Spetta infatti alle istituzioni comunitarie definire se e in quale misura il reverse charge, così come approvato nella legge di stabilità 2015, possa effettivamente entrare in vigore.
Ecco di cosa si tratta quando si parla di reverse charge e per chi vale
In pratica, lo strumento consente alle imprese di assolvere il pagamento dell’Iva facendola ricadere direttamente sul fornitore o prestatore di servizi. La legge di stabilità ha previsto la norma per alcuni settori specifici: non solo la grande distribuzione, ma anche l’energia e l’edilizia.
Ora, dunque, Confindustria si appella direttamente alla Commissione europea, chiamata a valutare la correttezza dell’applicazione Iva sottesa al reverse charge come enunciato nella recente finanziaria.
A parere dell’organizzazione degli industriali, in Italia i rimborsi dei crediti Iva avvengono in tempi troppo dilatati e la diffusione di un simile meccanismo anche a settori chiave come l’edilizia o la grande distribuzione rischia di “acuire i ritardi nell’erogazione dei rimborsi, a scapito dell’effettiva neutralità del funzionamento dell’imposta sul valore aggiunto con effetti devastanti sulla neutralità delle imprese e sui loro piani di investimento”.
Confindustria contesta al governo come l’introduzione del reverse charge per i settori definiti nella legge di stabilità costituisca una deroga in piena regola alla normativa, che andrebbe assunta solo in presenza di rischi di frode ampiamente documentati.
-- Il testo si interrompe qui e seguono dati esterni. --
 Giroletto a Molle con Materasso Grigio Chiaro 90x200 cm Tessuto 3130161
Per questo, l’associazione guidata da Giorgio Squinzi invita le istituzioni comunitarie a valutare approfonditamente l’impatto di una simile misura fiscale.
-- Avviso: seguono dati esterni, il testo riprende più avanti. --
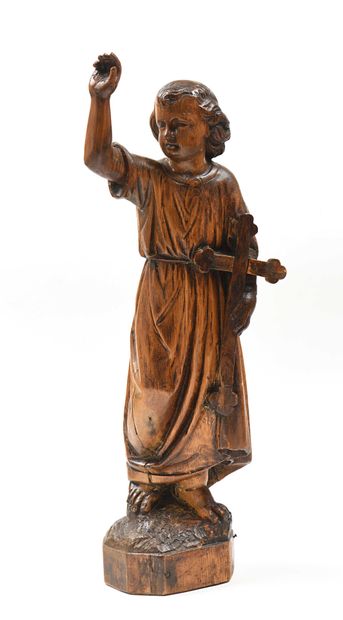 null 182 Statuette en bois sculpté, saint Jean-Baptiste bénissant, vêtu d une longue...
Secondo gli esperti, il ricorso di Confindustria potrebbe andare a buon fine, di fronte anche alla non ostilità di Bruxelles alle osservazioni mosse nel reclamo, per il solo fatto che un meccanismo emergenziale – il reverse charge – con le specifiche del governo diventerebbe di uso comune e dunque generalizzato.
Se il ricorso venisse accolto e l’entrata in vigore del reverse charge sospesa, si aprirebbe un nuovo scenario, con lo scatto della clausola di salvaguardia e l’incremento delle accise sui carburanti per assicurare la copertura di quasi un miliardo di euro, garantito con l’applicazione del pagamento invertito dell’Iva, ora sotto esame in Europa e attaccato da Confindustria. Il costo, insomma, finirebbe per riversarsi cui contribuenti.